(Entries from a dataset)
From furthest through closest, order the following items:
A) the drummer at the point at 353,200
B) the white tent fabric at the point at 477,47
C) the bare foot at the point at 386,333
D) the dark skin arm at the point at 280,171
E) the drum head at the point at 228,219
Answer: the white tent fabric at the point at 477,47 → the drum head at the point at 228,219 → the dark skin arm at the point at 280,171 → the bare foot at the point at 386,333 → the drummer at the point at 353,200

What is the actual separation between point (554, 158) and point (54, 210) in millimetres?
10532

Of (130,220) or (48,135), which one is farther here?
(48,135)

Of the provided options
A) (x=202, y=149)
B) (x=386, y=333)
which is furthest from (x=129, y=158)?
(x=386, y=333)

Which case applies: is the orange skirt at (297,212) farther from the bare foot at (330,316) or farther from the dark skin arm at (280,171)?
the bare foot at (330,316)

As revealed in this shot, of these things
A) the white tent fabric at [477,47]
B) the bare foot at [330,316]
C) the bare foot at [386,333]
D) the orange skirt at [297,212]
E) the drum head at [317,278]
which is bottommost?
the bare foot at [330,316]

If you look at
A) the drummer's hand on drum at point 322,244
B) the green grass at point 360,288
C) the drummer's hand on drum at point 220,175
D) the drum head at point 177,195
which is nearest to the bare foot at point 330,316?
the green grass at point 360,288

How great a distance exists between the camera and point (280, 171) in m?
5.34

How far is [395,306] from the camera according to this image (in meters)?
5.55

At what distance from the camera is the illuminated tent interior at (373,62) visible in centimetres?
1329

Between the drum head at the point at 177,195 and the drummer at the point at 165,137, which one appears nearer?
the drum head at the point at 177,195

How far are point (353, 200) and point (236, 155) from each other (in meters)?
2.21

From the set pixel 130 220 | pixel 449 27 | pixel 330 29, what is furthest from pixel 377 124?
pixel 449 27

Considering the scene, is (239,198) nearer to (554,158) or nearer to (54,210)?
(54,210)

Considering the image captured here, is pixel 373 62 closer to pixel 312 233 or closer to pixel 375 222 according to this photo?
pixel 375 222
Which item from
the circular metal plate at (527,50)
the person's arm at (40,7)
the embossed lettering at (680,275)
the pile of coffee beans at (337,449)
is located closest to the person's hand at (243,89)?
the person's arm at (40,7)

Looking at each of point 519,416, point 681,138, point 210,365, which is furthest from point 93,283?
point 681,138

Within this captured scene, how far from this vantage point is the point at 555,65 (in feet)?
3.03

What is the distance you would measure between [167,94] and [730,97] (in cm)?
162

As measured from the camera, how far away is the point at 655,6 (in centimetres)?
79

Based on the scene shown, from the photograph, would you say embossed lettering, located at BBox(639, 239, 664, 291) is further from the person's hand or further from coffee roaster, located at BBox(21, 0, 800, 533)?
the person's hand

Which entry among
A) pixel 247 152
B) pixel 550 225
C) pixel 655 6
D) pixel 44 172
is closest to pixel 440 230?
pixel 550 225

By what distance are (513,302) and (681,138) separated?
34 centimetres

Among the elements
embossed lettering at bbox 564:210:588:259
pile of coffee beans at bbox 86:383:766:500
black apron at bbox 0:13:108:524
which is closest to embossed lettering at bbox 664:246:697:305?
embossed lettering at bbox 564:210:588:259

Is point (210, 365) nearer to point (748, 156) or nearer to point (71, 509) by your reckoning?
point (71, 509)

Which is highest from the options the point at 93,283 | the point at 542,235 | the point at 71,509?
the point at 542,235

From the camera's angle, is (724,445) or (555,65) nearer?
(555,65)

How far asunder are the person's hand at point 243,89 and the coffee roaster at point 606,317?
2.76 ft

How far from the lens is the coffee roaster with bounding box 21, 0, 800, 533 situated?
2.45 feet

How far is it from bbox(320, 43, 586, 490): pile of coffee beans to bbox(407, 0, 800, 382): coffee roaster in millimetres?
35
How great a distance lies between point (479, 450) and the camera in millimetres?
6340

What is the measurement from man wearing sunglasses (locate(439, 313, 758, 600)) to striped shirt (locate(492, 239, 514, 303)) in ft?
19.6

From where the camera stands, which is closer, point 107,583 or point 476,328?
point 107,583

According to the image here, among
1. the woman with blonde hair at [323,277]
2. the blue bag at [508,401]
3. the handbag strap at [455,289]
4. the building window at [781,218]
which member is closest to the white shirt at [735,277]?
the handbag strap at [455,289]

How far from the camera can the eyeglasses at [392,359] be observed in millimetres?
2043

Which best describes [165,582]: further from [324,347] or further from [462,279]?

* _The request_:
In the items from the line containing "According to the image here, among" through the end of the items, change "eyeglasses" to "spectacles" and write those lines out again with everything else left as it is.

* _Written answer_:
According to the image here, among
1. the woman with blonde hair at [323,277]
2. the blue bag at [508,401]
3. the handbag strap at [455,289]
4. the building window at [781,218]
which member is closest to the white shirt at [735,277]?
the handbag strap at [455,289]

How far from the camera can the spectacles at [392,359] be observed in millimetres?
2043

Which best describes [165,582]: further from [324,347] or further from [462,279]?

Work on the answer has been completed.